Think of fake products, and designer handbags or watches might spring to mind, maybe even tobacco and spirits. But in China, where even Apple stores have been found to be fake, hygiene products are also not always what they seem.

According to reports in the Chinese media, in May 2013 the police put an end to a counterfeit sanitary product operation. It was reported that 19.6 million counterfeit sanitary products packaged as popular brands, including Procter & Gamble’s Whisper and Unicharm’s Sofy, were seized, along with 100 tonnes of raw material. In addition, 43 arrests were made and 20 production lines halted in what police estimated to be a US$24.4 million operation. And the recent scam is by no means the first – a similar operation in August 2012 saw more than 16 million fake branded sanitary products seized.

While sanitary products are far from glamorous, the high margins achievable through using cheap, substandard materials and the relative ease of manufacture, along with the vast number of potential consumers – at 487 million China’s female population aged 15-64 is the world’s largest – mean the category has plenty of appeal to counterfeiters. On top of this, if sanitary products are being counterfeited, then it stands to reason that nappies and incontinence products may well be too.

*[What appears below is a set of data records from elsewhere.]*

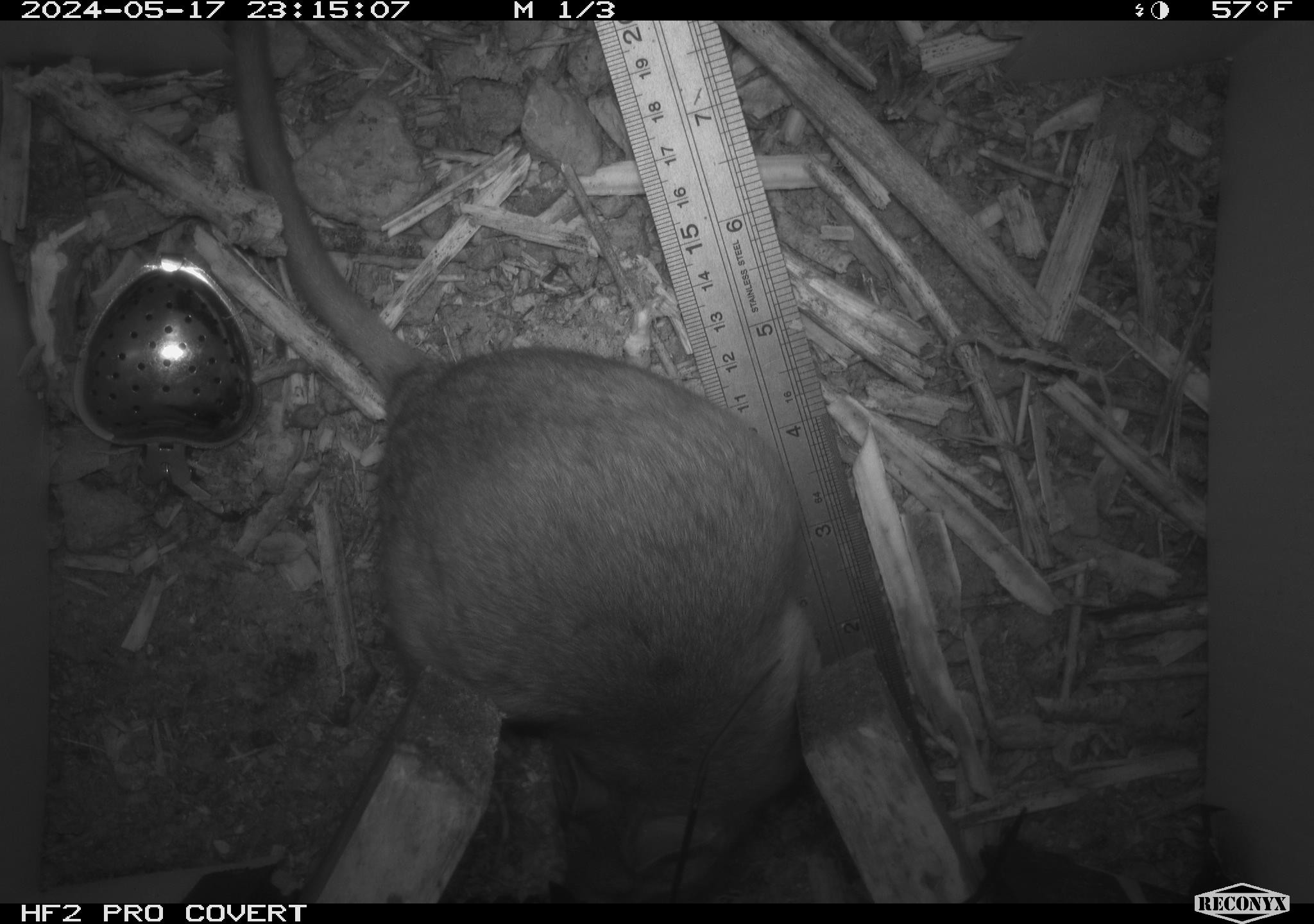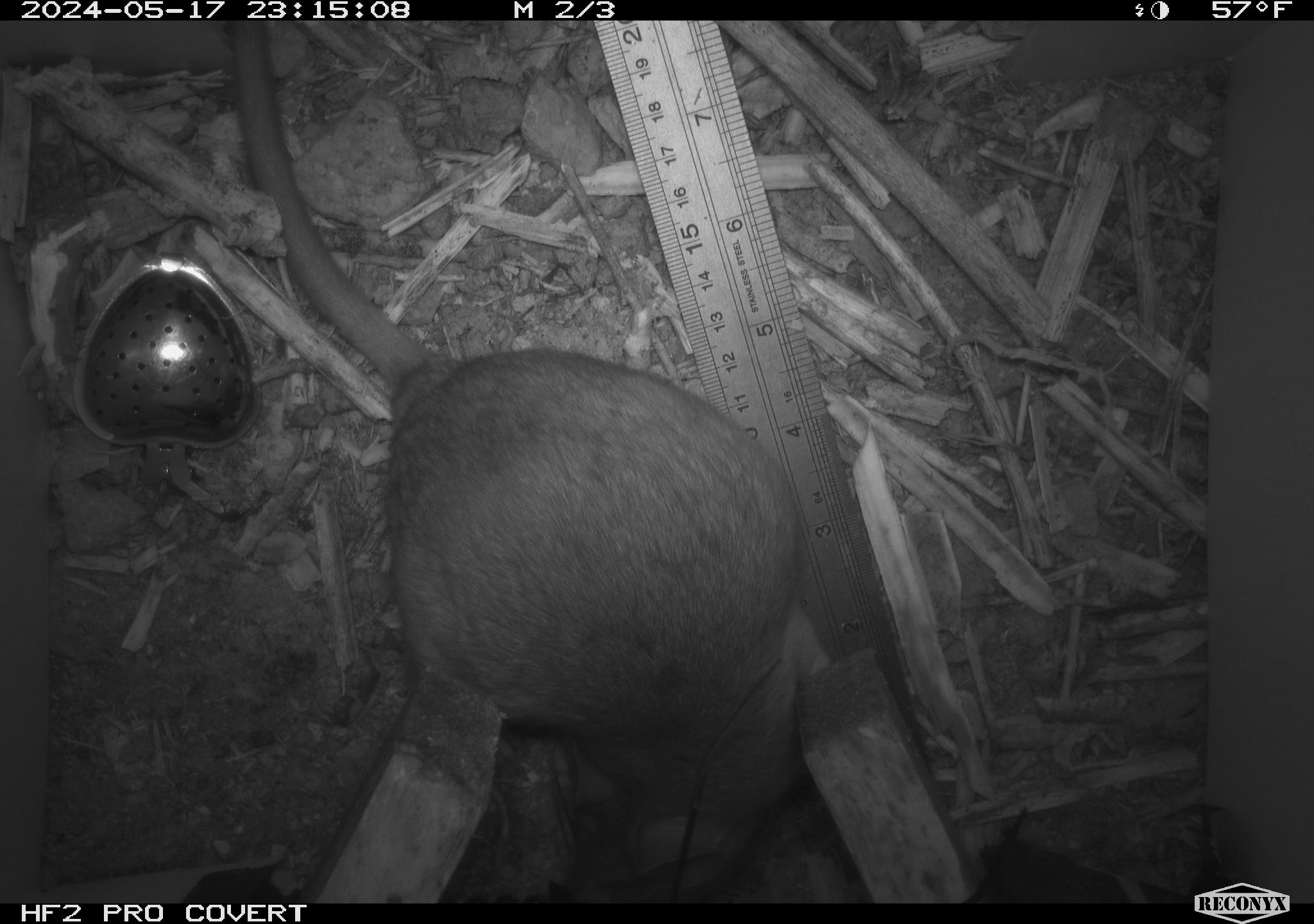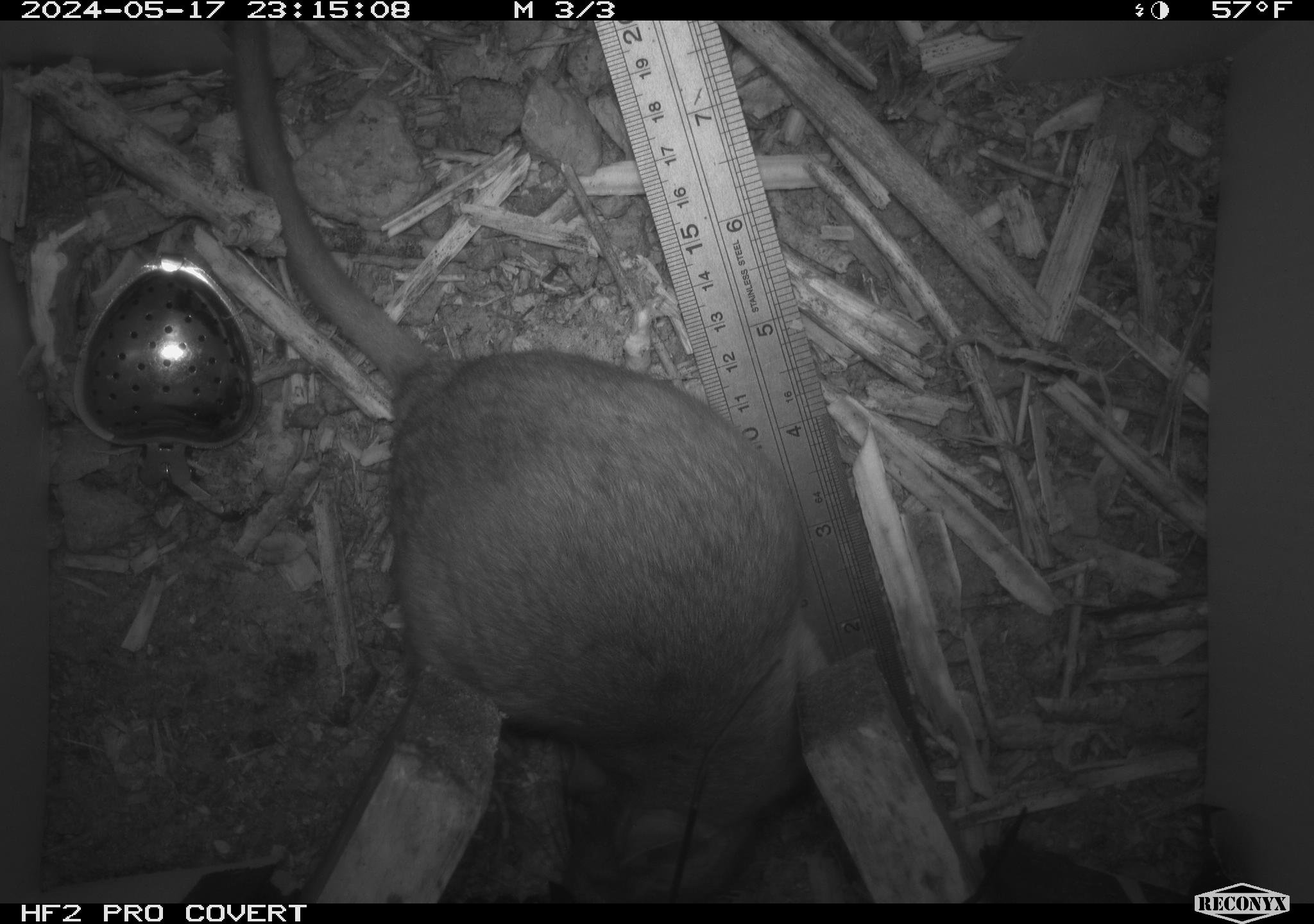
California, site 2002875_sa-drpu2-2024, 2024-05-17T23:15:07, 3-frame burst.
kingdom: Animalia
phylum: Chordata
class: Mammalia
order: Rodentia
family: Cricetidae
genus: Neotoma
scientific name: Neotoma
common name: pack rat or woodrat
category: neotoma species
Neotoma species (pack rat or woodrat) (Neotoma).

Chinese consumers used to product scares

China has a long history of product scares – the issue made headlines around the world in 2008 when six babies died and 300,000 became ill after drinking tainted baby formula. As a result, many Chinese consumers distrust domestic brands and, particularly where matters of health and hygiene are concerned, those who can afford to prefer to buy foreign brands. Of the top five hygiene manufacturers in China, only one – Hengan – is a domestic player.

However, with counterfeits on the rise, now even branded hygiene products may not be what they seem and so cannot always be trusted. While the Chinese government has stated its intention to crack down on fake products and widely publicises successful operations such as the recent sanitary protection raids, the problem is widespread enough – and the US$14 billion Chinese retail hygiene market valuable enough – to warrant manufacturers taking the matter into their own hands and devoting efforts to address it.

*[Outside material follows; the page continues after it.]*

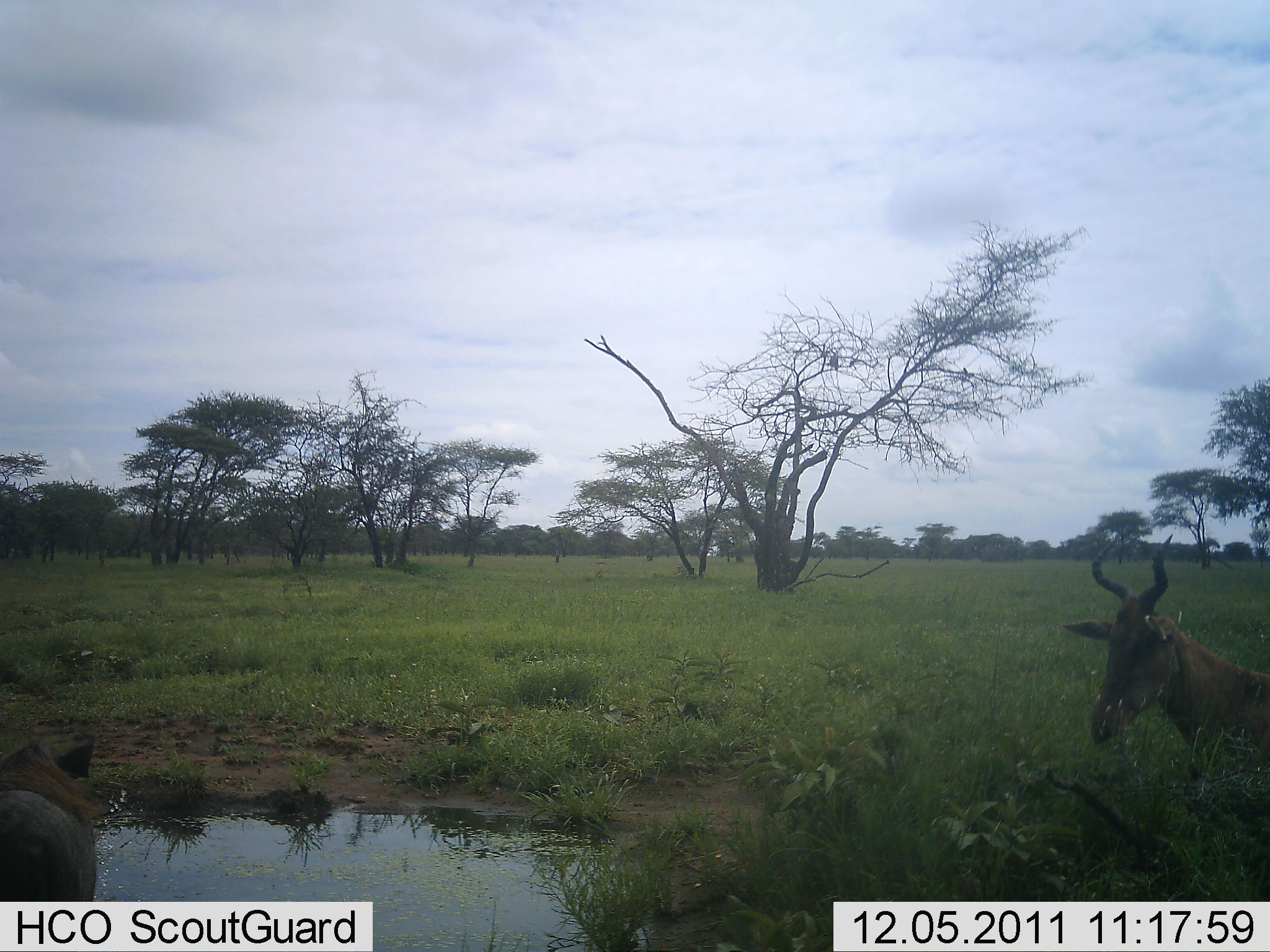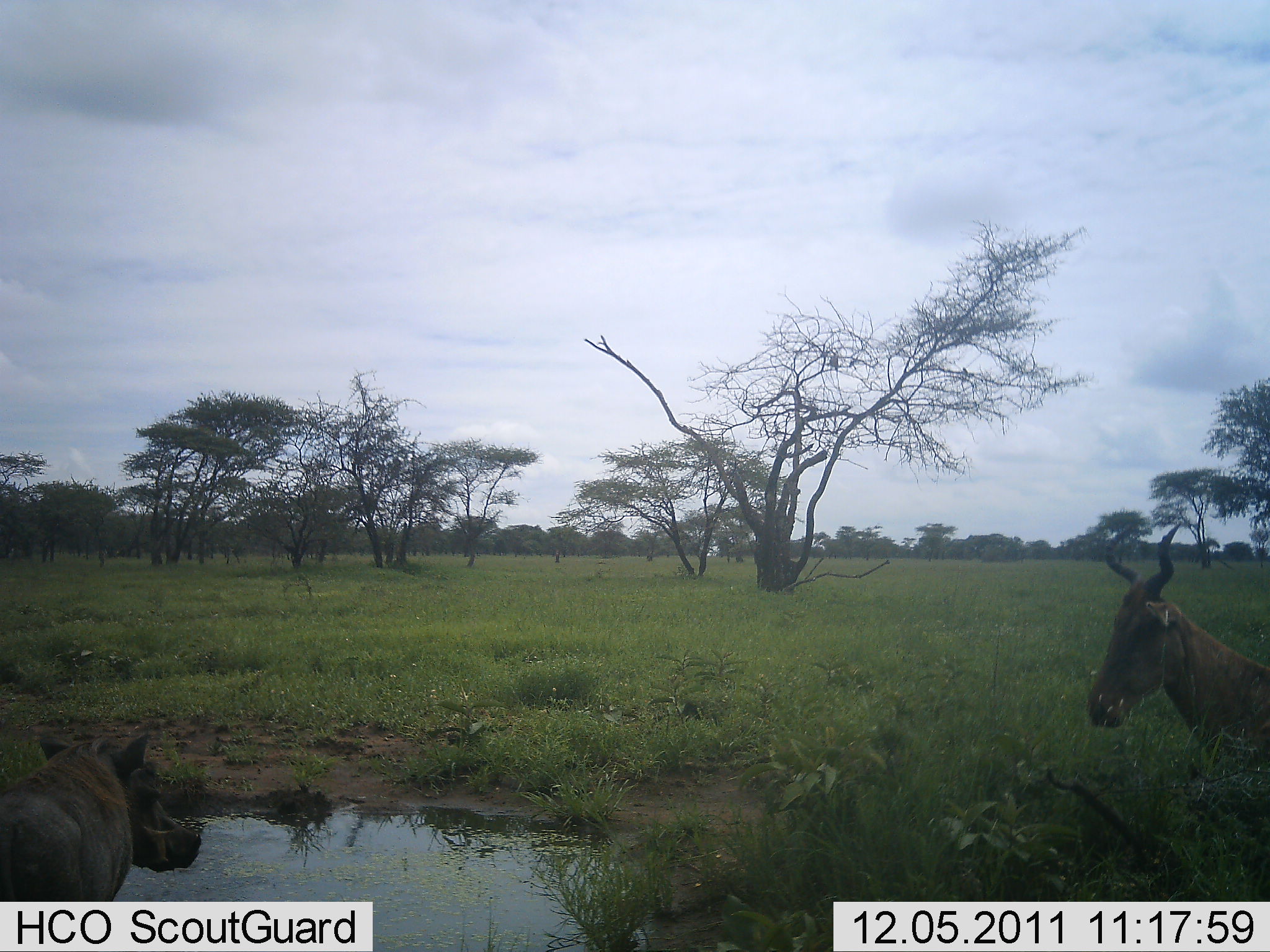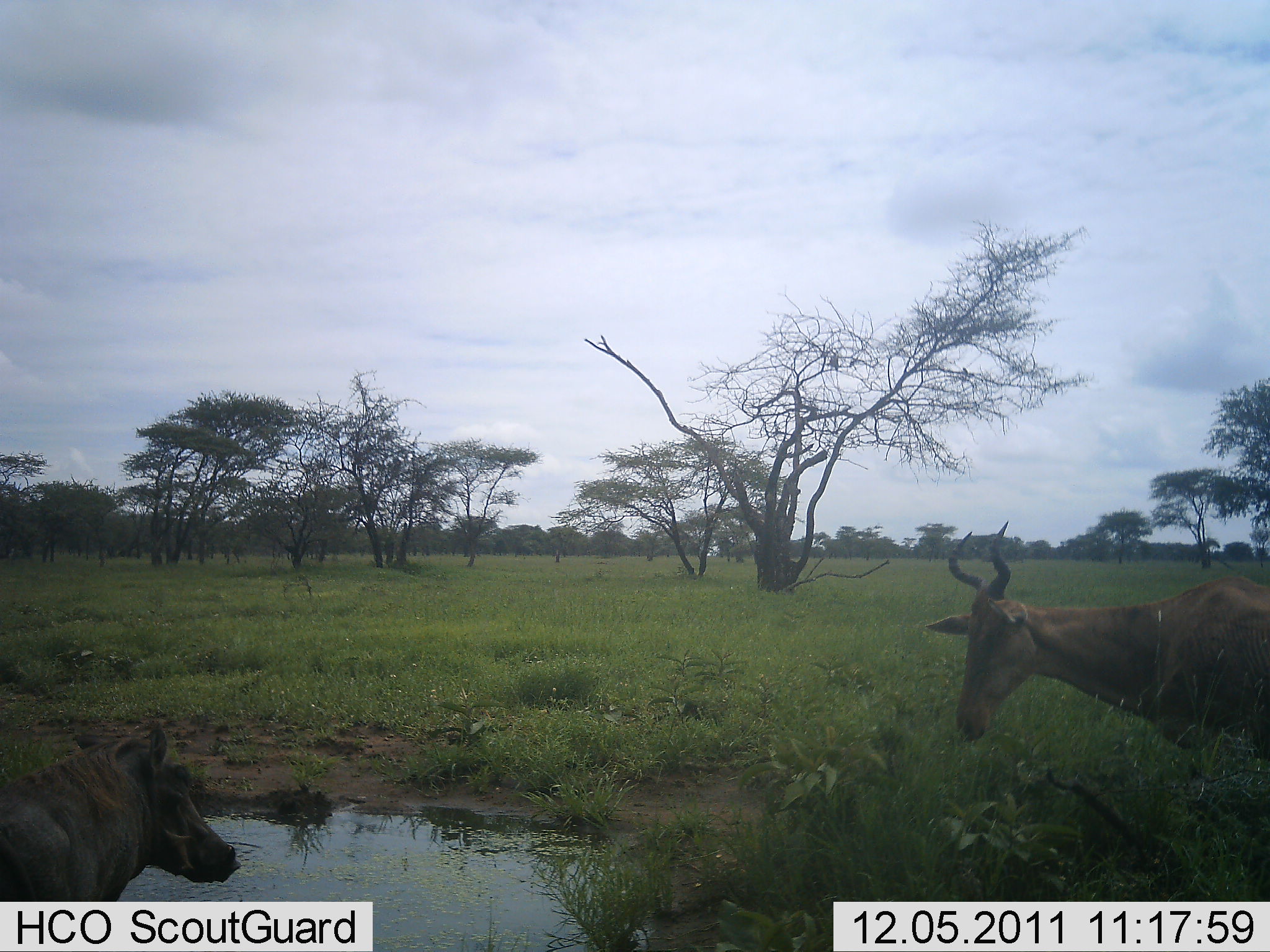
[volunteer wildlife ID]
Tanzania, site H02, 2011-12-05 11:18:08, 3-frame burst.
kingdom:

Communicating with consumers is vital

Communicating directly with consumers is vital – a customer buying a fake branded product may well never return to the brand if they have a bad experience with the fake, but believe it to originate from the brand, meaning years of potential sales could be lost.

Firstly, manufacturers must get the message out that their branded products are safe, while warning that counterfeits of their brand are available. While traditional media campaigns could be utilised, the internet and social media in particular provide an ideal arena for this kind of awareness campaign. A guide to how to spot a counterfeit, the dangers of using a counterfeit – the fake products that came to light recently were discovered because of an upturn in women reporting feeling ill after using the products – along with a list of authorised retailers on websites and shared on social media would all make a difference. Timely and reassuring messages such as these will increase consumer confidence in a brand – perhaps even gaining it new consumers – while remaining silent runs the risk of sales being lost.

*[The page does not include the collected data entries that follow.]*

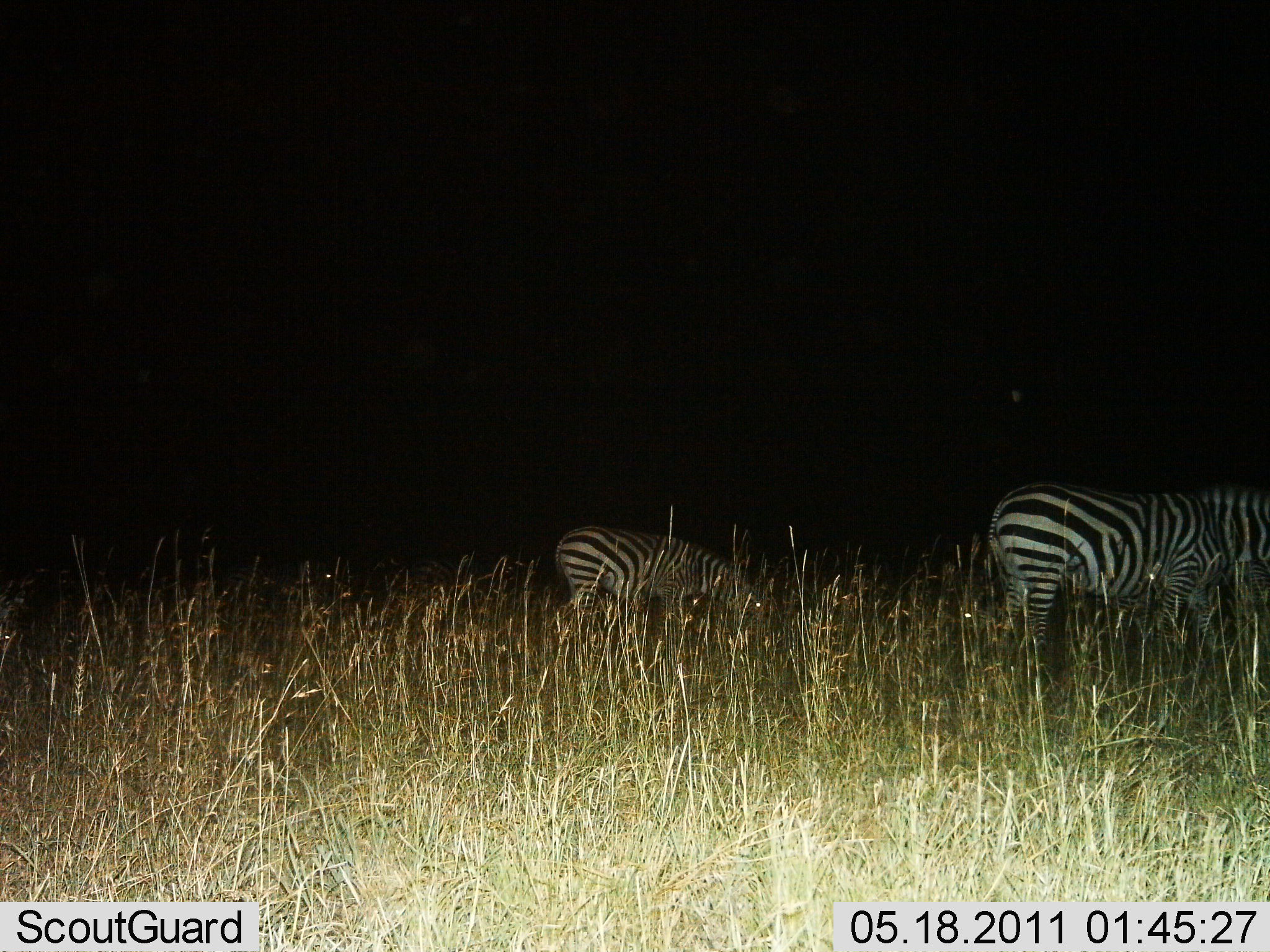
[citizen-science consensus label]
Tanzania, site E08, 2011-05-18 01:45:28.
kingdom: Animalia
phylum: Chordata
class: Mammalia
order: Perissodactyla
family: Equidae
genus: Equus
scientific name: Equus quagga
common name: plains zebra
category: zebra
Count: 2.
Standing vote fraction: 25%.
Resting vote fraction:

Direct selling a safe but unexplored channel

The problem with fake products has become so widespread that many Chinese consumers are heading to Hong Kong for their everyday goods. So many Chinese have taken to buying baby formula in Hong Kong that in March 2013 the country’s government imposed a two-can limit on the amount of powdered milk that can be taken out of the country. According to reports in the Hong Kong media, sanitary towels are now starting to appear on mainlanders’ shopping lists.

For consumers who live too far from Hong Kong to warrant a trip, the next best option is to buy foreign brands online. Spurred on in part by safety scares, internet hygiene product sales have grown at a pace in China and now account for 4% of the retail market, up from 1% in 2007. Like the rest of the world, direct selling has yet to take off in the country, but in categories with such high brand loyalty there could well be rewards for a hygiene manufacturer prepared to invest. After all, what better way to get a guarantee of product authenticity than by buying it from the manufacturer itself?